Saved data entries:
————
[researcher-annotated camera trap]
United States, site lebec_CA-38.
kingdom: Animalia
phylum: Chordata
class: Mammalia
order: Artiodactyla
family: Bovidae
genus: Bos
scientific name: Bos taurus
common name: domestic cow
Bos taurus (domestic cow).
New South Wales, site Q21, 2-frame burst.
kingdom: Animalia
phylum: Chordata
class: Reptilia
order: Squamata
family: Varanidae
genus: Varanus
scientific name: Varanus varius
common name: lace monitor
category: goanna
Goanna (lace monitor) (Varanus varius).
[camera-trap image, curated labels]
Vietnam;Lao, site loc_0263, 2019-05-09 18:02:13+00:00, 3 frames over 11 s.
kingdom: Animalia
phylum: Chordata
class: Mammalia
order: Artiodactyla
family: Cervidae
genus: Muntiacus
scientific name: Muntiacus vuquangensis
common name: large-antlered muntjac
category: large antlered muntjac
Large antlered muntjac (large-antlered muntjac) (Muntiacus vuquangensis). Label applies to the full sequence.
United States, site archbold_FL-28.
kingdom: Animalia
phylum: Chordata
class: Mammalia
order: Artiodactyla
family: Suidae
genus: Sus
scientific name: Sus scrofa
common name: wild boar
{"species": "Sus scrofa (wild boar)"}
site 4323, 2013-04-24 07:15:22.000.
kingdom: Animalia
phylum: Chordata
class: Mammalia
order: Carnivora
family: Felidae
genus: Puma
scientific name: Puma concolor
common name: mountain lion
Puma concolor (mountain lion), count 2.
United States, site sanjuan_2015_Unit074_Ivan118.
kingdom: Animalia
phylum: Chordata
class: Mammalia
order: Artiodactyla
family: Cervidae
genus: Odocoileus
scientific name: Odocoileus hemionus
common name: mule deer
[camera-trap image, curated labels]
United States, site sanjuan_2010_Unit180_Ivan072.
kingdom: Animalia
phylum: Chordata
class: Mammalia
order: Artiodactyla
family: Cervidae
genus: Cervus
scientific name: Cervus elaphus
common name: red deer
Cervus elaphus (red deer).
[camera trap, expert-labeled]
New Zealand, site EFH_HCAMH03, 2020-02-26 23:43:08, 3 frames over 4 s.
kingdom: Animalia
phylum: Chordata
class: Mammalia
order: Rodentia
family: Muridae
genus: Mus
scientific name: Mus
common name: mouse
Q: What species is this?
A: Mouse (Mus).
————
PROBLEM REQUIREMENTS:
Nothing but an exact copy of the lines from the start of the entries through the line containing "common name: large-antlered muntjac" belongs in the response.

ANSWER FOR THE TASK:
[researcher-annotated camera trap]
United States, site lebec_CA-38.
kingdom: Animalia
phylum: Chordata
class: Mammalia
order: Artiodactyla
family: Bovidae
genus: Bos
scientific name: Bos taurus
common name: domestic cow
Bos taurus (domestic cow).
New South Wales, site Q21, 2-frame burst.
kingdom: Animalia
phylum: Chordata
class: Reptilia
order: Squamata
family: Varanidae
genus: Varanus
scientific name: Varanus varius
common name: lace monitor
category: goanna
Goanna (lace monitor) (Varanus varius).
[camera-trap image, curated labels]
Vietnam;Lao, site loc_0263, 2019-05-09 18:02:13+00:00, 3 frames over 11 s.
kingdom: Animalia
phylum: Chordata
class: Mammalia
order: Artiodactyla
family: Cervidae
genus: Muntiacus
scientific name: Muntiacus vuquangensis
common name: large-antlered muntjac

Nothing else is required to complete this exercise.